Food safety is a growing international concern. The World Trade Organization’s 147 member countries comprise just one of the watchdogs to monitor and sanction food and produce safety. For the sake of our global and national economy, the safety of our food chain and the preservation of our own heath, it is not a question of “if” but “when”. The time is ripe to switch to synthetic food-grade lubricants in our food manufacturing facilities.
There are some locally and globally reported product contamination incidents and recalls attributed to nonfood-grade lubricant contamination. These include the following examples:
Sliced Turkey Meat
On June 16, 2000 , Farmland Foods Inc. of Kansas City , Missouri , recalled approximately 86,000 pounds of sliced turkey inadvertently exposed to a nonfood-grade lubricant during processing. The problem was discovered by the company through analysis of its consumer complaints and a follow-up investigation.
Smoked Boneless Hams
On April 1, 1998 , Smithfield Packing Co. of Kinston, North Carolina , recalled 490,877 pounds of smoked boneless hams after some were exposed to gear lubricant. Several customers reported a bad taste and burning in the throat for up to three hours after eating the ham.
Bottled Soft Drink
On November 8, 2002 , a consignment of soft drinks was recalled because of lubricant contamination. The product was “Big Thirst”, five flavors in 1.25-liter bottles, distributed through NQR Grocery Clearance Stores in Victoria , Australia . Food Standards Australia indicated that the lubricant may cause irritation if consumed.

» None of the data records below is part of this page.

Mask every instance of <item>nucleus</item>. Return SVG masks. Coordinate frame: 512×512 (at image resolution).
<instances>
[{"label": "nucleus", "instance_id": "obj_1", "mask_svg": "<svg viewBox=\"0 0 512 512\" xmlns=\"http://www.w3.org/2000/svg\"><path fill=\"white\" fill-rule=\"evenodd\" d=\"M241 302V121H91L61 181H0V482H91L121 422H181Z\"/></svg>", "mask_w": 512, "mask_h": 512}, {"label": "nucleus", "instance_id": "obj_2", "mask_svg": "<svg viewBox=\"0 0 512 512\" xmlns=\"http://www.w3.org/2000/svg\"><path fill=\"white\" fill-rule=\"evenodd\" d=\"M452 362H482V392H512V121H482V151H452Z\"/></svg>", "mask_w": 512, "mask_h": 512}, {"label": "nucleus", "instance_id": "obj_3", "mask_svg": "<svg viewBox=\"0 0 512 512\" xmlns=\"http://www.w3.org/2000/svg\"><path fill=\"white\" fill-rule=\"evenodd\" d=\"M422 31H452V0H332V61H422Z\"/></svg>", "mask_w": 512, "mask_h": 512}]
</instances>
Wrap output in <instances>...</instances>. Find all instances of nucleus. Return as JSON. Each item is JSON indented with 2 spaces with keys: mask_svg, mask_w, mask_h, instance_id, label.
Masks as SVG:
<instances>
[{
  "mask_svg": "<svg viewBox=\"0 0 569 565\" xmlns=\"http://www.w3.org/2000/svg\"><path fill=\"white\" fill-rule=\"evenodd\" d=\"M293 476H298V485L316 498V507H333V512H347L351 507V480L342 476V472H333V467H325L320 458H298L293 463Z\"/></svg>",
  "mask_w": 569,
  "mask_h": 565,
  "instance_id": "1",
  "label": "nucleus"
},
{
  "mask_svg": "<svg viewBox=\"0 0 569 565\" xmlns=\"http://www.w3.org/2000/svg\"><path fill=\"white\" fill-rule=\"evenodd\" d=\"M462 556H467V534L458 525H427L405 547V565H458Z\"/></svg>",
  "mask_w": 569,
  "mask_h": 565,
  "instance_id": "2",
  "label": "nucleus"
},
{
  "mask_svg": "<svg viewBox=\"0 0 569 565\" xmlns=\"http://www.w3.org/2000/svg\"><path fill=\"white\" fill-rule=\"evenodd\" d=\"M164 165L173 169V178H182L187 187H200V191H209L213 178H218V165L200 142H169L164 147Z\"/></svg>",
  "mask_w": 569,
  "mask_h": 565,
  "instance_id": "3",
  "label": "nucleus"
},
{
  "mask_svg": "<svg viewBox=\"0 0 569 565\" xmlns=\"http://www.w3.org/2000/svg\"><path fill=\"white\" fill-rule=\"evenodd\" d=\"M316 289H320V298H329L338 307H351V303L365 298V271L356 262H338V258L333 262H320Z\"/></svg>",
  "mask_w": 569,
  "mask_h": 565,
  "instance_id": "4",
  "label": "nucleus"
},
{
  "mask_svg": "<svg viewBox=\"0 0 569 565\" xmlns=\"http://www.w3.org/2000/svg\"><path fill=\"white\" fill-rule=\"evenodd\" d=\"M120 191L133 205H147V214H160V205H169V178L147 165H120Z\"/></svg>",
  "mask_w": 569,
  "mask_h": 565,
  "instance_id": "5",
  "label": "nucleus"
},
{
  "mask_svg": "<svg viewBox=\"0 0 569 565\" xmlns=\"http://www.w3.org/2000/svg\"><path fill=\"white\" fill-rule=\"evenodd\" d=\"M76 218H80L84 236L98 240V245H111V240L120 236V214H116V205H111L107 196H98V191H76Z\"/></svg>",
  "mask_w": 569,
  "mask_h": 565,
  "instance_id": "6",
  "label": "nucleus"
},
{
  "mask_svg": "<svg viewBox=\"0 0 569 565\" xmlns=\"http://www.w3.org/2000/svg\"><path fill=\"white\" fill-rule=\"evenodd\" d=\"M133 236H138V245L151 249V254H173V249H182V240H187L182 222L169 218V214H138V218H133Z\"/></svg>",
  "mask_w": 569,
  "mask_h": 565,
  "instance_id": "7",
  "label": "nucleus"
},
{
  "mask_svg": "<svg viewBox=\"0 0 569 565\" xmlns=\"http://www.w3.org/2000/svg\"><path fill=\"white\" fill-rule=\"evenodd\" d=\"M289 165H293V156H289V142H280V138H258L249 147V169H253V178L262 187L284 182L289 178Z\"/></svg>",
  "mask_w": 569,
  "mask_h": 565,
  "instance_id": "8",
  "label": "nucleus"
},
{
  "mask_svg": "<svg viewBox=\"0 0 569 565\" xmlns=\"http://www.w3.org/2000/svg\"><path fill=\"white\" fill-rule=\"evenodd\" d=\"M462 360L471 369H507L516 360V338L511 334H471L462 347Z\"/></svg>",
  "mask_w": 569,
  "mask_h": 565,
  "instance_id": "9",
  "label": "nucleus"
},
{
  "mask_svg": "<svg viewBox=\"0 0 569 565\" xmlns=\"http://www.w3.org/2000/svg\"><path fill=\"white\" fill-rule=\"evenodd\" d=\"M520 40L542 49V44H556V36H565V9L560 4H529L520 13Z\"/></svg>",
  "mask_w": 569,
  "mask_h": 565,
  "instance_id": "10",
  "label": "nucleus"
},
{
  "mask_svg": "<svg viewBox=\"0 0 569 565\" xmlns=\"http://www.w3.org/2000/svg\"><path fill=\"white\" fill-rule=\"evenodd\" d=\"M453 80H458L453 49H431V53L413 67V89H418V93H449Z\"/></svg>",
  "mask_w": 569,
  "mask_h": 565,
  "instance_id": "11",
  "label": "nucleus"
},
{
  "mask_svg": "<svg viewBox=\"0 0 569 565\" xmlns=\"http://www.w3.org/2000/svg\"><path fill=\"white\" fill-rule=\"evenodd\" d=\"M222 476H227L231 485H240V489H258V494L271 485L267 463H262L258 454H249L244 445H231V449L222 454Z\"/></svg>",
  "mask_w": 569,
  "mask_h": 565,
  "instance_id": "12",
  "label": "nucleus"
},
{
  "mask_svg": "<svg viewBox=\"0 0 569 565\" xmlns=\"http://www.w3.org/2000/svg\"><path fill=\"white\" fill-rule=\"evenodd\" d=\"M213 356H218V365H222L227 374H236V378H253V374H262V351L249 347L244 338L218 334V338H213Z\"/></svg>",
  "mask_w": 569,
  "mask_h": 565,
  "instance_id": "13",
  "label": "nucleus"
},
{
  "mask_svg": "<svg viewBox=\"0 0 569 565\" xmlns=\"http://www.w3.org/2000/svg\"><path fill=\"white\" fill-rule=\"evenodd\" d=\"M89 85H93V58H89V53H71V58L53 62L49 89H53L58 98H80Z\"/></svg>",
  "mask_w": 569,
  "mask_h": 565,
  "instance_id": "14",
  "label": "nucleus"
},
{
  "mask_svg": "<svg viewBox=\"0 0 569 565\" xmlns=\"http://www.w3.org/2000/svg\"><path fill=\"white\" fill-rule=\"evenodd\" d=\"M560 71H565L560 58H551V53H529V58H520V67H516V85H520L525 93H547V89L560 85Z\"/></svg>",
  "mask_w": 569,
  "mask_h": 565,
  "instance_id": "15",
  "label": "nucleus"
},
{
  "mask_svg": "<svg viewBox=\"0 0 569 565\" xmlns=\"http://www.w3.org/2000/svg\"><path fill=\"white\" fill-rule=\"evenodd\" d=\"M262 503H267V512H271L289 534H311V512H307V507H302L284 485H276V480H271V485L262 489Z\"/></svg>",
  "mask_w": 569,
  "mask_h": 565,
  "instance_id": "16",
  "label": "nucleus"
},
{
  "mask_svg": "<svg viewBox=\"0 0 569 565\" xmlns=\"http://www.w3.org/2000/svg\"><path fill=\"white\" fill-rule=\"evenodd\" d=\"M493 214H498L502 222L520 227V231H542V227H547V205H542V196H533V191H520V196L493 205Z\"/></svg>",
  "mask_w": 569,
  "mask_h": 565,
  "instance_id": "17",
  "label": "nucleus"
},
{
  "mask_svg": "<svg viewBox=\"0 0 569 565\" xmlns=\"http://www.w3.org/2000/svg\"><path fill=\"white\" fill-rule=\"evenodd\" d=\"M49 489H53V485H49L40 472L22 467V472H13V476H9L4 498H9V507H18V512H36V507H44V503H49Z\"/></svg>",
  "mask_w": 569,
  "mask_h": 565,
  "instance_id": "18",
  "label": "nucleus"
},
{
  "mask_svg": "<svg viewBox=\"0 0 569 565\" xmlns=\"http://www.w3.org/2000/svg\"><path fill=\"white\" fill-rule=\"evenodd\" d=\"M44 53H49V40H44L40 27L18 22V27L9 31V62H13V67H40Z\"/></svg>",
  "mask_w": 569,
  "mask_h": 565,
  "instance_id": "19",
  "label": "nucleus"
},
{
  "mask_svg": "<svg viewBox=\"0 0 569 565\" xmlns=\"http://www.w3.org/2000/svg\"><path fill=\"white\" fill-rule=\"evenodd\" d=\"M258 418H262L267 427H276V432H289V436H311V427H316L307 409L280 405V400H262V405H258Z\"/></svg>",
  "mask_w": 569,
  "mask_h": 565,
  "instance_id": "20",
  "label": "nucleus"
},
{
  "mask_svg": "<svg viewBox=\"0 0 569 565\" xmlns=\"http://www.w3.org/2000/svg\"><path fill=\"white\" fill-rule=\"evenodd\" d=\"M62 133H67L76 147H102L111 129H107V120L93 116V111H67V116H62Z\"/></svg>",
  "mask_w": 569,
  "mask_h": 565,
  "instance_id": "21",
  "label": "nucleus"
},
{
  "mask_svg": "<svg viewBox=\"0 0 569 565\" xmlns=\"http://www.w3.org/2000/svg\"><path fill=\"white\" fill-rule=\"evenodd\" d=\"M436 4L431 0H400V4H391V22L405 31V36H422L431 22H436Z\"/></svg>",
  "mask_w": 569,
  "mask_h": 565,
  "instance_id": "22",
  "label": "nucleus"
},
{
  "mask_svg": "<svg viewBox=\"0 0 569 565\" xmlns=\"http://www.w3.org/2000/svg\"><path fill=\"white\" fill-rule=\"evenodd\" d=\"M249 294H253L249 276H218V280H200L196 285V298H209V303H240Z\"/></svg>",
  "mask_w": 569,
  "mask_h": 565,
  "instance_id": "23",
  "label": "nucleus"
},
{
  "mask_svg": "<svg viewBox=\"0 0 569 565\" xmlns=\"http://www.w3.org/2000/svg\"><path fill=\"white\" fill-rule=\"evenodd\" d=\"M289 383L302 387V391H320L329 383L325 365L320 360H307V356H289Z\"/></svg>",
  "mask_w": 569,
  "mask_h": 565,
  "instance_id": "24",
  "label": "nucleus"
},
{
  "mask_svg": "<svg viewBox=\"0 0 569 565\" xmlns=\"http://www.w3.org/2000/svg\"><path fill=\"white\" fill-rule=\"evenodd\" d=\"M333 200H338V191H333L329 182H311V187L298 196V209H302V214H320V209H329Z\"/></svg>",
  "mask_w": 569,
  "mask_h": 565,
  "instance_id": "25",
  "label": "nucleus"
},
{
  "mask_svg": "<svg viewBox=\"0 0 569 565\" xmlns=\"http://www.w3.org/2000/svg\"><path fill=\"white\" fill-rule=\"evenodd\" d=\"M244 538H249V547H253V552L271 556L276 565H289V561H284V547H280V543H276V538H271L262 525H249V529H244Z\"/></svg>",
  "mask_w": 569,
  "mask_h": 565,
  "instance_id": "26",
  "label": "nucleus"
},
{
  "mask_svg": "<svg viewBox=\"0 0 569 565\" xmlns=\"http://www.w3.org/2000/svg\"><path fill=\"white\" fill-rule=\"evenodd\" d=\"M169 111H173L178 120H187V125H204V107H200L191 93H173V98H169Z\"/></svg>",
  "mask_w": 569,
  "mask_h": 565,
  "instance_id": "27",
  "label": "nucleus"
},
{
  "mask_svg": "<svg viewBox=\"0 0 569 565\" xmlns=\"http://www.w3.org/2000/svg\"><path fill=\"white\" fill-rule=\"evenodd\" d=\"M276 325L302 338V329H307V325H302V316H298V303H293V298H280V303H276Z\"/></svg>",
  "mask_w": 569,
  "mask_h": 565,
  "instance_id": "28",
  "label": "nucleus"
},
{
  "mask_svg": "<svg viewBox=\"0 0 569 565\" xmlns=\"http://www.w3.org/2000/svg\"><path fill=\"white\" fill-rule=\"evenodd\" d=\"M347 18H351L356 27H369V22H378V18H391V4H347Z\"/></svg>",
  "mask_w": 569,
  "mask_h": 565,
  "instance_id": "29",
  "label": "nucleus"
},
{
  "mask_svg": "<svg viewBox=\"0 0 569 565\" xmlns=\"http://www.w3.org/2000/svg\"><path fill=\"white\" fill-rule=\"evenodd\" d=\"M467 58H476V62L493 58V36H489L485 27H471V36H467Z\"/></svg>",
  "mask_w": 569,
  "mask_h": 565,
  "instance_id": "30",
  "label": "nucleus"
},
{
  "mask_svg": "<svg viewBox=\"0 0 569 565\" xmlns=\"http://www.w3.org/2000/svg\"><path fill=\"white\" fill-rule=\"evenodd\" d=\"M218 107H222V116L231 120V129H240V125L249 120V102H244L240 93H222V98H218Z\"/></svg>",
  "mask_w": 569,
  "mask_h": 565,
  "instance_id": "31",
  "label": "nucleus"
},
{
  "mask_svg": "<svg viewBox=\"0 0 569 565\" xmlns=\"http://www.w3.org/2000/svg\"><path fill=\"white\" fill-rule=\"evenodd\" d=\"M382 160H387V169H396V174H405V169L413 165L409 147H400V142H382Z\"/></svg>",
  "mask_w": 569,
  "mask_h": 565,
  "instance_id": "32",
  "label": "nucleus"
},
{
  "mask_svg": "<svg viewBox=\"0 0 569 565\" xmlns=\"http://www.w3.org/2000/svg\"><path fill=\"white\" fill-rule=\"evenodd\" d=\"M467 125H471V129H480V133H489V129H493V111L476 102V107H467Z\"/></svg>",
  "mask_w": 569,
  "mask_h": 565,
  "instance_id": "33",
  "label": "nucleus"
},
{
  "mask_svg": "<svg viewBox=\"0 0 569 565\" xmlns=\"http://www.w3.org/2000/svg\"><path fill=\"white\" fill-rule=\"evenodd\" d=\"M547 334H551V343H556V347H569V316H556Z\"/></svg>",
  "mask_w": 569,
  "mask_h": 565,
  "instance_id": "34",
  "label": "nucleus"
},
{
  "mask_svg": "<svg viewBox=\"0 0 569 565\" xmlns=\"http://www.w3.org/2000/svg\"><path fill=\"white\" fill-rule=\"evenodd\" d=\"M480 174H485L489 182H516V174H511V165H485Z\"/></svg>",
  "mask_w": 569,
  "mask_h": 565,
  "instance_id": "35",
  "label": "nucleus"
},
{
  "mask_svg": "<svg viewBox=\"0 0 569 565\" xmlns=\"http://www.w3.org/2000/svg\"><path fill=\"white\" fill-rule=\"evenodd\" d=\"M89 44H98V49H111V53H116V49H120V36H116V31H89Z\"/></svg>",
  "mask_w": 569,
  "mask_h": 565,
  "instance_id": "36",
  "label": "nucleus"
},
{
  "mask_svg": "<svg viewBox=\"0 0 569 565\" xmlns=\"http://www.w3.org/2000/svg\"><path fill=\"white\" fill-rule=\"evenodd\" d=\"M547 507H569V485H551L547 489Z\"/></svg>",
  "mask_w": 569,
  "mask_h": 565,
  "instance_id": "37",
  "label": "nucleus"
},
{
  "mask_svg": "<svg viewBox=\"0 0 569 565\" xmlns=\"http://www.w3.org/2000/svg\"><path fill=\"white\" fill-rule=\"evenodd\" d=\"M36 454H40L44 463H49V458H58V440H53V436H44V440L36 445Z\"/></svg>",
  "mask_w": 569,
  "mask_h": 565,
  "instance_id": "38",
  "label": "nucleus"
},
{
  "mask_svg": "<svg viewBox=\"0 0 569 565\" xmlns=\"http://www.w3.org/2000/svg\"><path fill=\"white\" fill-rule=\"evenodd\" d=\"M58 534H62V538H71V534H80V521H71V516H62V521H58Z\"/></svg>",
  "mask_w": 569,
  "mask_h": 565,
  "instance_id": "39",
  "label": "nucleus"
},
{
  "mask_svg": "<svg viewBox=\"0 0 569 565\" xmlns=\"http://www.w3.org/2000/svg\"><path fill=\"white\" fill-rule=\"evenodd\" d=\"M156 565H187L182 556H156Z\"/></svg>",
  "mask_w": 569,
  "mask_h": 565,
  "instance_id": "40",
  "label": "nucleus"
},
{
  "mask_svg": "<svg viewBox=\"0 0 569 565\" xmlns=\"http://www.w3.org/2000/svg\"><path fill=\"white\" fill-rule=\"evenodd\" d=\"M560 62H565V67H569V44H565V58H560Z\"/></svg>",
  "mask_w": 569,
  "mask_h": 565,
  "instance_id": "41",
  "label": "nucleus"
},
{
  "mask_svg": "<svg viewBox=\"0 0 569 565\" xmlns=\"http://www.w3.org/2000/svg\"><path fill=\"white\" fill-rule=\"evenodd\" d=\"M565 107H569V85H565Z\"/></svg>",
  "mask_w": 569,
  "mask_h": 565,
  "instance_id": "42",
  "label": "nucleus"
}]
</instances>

Infant Formula and Milk Powder
In 2002, Arinco, a manufacturer of milk powder at Vidabaek , Denmark (owned by Arla Foods), found contamination in its product. Approximately 1,100 tons of milk powder manufactured between January 3 and June 28, 2002 were contaminated by one-half to three-fourths liter of lubricating oil containing very fine iron particles. The problem was discovered when a customer in Thailand complained that the milk powder had a pale gray tint. Arinco traced the incident to its packaging plant, to a worn axle in a gearbox. This allowed oil to seep out through a ball joint and into the powdered milk. According to the Danish Veterinary and Food Authorities, the contamination did not lead to any health risk to consumers, but it did lead to a large recall of several brands of milk powder - including Dumex’s Mamex Infant Formula and Mamil Follow-on in Thailand ; Permilac Formula 1 and 2 in China ; and Gain in the Philippines. Source: The Straits Times, July 12, 2002 ; Youth Daily, Shanghai , July 14, 2002 ; AFX News Ltd., August 26, 2002 ; and Philippine Daily Enquirer, July 13, 2002.
Can of Baby Food
On September 1, 2000 , Stoke-on-Trent City Council ( United Kingdom ) confirmed that tests on a can of baby food revealed a toxic substance. The investigations indicated that a can of Heinz Cheesy Parsnip and Potato Bake was contaminated with mineral oil lubricant, possibly from a machine in the manufacturing process or from the can-manufacturing process. A mother complained the food smelled of tar and alerted the environmental health officials. Source: The Sentinel, September 1, 2000.